§ What you should do
Rewrite everything from the start of the data down through the line containing "0.90 metres", replacing "potted plant" with "houseplant" and leaving all else unchanged.

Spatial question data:
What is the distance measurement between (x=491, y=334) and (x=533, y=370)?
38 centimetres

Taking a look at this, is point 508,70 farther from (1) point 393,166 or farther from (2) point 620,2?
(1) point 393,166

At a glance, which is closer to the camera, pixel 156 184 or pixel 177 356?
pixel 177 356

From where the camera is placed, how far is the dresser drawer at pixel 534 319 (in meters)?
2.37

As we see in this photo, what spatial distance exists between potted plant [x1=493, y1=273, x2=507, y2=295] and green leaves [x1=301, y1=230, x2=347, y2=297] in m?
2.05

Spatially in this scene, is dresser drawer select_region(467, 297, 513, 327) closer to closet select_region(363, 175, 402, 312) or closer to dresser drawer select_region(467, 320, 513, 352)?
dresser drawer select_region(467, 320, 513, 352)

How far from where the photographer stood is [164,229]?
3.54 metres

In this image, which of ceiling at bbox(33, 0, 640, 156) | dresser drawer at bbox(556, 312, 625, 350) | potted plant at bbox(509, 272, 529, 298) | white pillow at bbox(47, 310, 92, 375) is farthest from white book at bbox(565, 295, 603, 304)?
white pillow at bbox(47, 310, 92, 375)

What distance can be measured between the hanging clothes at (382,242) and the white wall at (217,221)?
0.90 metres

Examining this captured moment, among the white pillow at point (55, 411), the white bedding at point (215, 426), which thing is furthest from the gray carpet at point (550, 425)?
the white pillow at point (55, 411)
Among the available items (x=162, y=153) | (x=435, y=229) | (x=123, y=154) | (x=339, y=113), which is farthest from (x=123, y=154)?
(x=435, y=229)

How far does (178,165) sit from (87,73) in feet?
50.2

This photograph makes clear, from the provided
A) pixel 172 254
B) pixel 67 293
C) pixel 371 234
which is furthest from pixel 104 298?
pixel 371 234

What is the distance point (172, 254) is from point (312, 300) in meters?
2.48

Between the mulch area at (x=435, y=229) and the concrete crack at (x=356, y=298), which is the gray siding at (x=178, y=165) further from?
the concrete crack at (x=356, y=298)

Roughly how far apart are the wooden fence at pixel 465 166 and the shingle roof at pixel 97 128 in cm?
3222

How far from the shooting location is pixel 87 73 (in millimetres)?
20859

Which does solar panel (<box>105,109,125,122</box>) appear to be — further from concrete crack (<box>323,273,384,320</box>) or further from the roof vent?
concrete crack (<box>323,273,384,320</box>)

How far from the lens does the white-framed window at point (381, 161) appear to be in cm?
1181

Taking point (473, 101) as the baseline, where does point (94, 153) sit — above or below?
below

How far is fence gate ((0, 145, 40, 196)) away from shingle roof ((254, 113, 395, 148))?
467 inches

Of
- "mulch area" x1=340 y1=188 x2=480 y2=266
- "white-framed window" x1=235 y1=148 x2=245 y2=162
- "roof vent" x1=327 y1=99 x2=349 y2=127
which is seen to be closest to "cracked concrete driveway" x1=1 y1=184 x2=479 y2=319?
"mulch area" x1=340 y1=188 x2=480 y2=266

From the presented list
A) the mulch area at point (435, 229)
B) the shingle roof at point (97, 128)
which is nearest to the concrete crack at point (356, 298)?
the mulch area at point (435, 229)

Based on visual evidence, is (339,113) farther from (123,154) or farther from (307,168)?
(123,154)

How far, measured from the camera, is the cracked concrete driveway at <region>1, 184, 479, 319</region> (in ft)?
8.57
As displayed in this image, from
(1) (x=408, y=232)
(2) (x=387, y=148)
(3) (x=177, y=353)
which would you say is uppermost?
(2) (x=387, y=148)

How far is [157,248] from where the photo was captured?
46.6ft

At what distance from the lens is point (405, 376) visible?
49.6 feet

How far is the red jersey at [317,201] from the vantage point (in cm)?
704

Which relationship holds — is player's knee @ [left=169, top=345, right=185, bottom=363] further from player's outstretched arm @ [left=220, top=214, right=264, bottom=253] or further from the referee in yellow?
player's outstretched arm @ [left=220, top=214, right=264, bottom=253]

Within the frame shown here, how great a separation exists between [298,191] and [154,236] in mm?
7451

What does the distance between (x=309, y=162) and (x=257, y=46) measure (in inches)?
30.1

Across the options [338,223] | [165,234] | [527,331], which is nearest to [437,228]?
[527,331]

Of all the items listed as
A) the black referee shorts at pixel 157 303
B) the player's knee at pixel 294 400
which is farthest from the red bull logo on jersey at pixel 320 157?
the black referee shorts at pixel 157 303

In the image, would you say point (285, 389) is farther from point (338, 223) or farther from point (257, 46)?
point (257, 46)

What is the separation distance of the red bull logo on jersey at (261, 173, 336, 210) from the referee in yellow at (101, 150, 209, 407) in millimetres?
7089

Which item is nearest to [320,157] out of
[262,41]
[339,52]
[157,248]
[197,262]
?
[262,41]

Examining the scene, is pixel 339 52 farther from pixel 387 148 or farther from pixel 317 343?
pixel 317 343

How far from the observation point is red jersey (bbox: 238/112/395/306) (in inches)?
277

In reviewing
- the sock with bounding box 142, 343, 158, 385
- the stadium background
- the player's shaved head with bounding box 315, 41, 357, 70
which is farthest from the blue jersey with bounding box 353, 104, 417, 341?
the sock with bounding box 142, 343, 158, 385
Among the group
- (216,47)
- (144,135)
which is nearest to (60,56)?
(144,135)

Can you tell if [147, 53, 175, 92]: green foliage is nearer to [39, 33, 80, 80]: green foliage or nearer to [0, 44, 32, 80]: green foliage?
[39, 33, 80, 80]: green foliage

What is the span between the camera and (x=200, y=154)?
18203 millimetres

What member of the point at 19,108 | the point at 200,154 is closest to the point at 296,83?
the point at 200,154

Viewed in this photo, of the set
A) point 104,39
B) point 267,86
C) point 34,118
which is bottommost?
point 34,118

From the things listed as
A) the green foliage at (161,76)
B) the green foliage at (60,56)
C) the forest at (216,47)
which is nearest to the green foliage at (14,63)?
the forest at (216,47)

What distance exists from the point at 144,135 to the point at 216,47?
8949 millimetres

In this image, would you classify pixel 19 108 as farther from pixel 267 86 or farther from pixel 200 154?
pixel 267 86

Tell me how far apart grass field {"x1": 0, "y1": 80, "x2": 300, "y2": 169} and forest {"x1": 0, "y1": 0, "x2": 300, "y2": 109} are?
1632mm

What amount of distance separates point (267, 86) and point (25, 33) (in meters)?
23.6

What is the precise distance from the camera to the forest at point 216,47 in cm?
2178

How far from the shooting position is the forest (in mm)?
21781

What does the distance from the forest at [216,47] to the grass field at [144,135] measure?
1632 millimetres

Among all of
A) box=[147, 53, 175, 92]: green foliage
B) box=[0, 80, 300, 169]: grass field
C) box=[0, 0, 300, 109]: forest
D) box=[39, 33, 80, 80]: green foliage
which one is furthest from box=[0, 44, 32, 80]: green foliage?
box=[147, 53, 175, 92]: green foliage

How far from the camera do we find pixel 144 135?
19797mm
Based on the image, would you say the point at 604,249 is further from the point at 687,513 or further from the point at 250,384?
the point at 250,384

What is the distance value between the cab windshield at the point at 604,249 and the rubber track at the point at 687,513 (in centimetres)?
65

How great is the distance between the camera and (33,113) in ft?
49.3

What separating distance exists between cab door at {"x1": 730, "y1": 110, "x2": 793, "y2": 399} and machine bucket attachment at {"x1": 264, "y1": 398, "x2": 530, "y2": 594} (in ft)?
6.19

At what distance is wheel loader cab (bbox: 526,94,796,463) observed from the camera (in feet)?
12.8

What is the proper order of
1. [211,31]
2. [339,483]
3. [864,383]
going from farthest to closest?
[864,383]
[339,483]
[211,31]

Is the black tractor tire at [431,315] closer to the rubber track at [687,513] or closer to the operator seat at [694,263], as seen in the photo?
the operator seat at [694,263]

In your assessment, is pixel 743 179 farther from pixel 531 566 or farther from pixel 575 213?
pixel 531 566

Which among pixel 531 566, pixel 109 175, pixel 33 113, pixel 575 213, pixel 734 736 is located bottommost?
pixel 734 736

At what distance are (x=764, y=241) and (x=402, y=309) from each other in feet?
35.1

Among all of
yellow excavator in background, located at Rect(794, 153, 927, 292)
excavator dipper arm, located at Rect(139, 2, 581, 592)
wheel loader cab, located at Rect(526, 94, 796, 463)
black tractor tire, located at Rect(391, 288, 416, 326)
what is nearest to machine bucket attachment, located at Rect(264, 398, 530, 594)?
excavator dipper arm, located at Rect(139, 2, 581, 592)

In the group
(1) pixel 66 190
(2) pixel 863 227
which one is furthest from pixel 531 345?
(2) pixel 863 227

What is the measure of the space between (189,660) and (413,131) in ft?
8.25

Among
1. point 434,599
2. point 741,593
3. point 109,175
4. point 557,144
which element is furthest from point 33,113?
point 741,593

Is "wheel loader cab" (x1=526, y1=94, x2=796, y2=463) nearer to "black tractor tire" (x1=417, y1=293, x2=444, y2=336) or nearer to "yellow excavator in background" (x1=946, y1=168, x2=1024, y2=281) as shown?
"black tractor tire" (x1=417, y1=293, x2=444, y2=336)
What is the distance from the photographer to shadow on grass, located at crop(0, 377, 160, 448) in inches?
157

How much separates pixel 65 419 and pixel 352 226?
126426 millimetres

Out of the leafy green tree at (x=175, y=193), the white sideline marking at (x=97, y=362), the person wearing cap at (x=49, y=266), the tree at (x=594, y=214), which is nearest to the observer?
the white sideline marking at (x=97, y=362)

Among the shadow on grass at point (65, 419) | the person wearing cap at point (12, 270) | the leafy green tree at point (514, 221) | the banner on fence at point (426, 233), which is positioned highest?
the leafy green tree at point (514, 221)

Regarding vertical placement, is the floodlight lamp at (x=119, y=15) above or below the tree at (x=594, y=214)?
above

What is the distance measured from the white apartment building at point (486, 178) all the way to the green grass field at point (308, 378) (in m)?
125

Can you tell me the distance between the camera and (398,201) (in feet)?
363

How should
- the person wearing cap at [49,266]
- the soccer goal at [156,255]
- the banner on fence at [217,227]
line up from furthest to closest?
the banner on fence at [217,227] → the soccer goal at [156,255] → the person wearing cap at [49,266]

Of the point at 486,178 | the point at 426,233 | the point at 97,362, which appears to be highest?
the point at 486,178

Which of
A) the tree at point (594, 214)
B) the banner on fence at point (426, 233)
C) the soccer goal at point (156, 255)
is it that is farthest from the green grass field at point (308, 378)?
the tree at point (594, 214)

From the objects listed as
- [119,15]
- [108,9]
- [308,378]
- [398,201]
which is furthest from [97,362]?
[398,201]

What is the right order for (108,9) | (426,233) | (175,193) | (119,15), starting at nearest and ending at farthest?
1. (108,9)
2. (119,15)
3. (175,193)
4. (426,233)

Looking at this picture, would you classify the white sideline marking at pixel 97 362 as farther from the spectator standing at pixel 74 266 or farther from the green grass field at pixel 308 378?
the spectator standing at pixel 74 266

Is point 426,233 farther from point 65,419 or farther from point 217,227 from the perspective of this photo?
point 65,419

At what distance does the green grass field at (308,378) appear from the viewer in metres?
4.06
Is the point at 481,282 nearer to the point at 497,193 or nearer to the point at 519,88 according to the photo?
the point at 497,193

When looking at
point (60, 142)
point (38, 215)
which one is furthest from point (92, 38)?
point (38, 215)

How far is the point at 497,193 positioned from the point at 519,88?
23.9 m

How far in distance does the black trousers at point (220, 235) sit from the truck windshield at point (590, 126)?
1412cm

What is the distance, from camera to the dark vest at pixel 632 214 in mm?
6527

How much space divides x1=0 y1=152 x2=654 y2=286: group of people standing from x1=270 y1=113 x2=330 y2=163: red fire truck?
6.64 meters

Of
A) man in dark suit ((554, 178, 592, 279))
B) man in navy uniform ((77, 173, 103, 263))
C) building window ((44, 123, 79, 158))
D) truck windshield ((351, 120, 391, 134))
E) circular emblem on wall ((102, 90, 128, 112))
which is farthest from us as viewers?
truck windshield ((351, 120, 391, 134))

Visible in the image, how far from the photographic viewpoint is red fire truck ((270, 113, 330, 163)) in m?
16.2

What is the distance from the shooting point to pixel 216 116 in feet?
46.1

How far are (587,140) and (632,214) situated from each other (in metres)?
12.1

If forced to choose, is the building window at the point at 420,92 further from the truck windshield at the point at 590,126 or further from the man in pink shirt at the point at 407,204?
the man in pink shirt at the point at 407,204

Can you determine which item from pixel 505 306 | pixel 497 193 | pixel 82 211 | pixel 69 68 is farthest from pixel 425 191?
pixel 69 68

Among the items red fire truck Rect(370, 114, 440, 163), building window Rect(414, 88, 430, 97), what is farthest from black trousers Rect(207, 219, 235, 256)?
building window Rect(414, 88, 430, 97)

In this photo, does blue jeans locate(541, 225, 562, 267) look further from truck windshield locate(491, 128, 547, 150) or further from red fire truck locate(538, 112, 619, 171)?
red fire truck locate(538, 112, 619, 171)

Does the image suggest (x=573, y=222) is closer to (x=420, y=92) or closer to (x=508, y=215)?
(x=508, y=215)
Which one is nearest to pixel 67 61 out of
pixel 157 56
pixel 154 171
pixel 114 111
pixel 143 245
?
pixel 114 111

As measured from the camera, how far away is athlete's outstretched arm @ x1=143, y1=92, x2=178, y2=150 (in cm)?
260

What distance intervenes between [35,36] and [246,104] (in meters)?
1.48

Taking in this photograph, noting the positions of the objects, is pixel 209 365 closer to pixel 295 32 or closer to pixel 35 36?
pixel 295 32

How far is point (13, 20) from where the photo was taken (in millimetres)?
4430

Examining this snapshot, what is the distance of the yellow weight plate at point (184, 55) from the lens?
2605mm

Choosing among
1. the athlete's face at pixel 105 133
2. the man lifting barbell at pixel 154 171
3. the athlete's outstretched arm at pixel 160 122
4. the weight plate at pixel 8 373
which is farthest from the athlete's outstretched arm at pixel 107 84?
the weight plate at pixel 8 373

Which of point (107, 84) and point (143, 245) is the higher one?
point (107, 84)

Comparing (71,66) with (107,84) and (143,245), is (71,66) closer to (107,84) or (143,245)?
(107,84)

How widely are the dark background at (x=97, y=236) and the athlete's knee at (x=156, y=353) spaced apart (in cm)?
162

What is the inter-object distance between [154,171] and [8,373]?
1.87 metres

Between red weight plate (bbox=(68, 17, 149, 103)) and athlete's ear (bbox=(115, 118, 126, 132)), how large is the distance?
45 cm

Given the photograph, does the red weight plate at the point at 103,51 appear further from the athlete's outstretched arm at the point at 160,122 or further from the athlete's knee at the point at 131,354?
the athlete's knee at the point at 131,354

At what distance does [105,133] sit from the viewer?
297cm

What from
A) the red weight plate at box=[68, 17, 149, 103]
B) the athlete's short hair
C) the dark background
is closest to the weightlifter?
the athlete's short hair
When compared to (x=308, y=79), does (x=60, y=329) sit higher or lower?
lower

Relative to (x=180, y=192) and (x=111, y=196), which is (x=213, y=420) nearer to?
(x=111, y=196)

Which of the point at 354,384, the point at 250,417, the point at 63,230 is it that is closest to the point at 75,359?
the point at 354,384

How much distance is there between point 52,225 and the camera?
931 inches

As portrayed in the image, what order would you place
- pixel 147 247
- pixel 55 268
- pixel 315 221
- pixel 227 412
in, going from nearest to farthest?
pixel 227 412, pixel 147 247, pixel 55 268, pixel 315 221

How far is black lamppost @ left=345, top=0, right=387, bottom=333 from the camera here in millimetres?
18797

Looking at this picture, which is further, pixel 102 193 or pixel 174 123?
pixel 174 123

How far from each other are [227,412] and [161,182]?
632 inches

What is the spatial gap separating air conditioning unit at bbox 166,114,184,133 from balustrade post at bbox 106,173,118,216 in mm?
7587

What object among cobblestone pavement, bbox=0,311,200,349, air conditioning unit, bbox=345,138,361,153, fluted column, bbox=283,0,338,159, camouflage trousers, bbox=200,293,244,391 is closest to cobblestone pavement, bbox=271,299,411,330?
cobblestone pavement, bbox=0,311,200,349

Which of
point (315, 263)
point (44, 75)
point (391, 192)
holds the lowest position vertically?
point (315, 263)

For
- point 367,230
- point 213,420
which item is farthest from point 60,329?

§ Final result
What is the distance measurement between (x=491, y=334) and (x=533, y=370)?
38 centimetres

Taking a look at this, is point 508,70 farther from (1) point 393,166 or farther from (2) point 620,2?
(1) point 393,166

At a glance, which is closer to the camera, pixel 156 184 or pixel 177 356?
pixel 177 356

From where the camera is placed, how far is the dresser drawer at pixel 534 319 (in meters)?
2.37

As we see in this photo, what spatial distance exists between houseplant [x1=493, y1=273, x2=507, y2=295] and green leaves [x1=301, y1=230, x2=347, y2=297] in m?
2.05

Spatially in this scene, is dresser drawer select_region(467, 297, 513, 327) closer to closet select_region(363, 175, 402, 312) or closer to dresser drawer select_region(467, 320, 513, 352)?
dresser drawer select_region(467, 320, 513, 352)

How far from where the photographer stood is [164,229]?
3.54 metres

In this image, which of ceiling at bbox(33, 0, 640, 156) | dresser drawer at bbox(556, 312, 625, 350) | houseplant at bbox(509, 272, 529, 298) | white pillow at bbox(47, 310, 92, 375) is farthest from white book at bbox(565, 295, 603, 304)?
white pillow at bbox(47, 310, 92, 375)

What distance can be measured between the hanging clothes at (382,242) and the white wall at (217,221)?
0.90 metres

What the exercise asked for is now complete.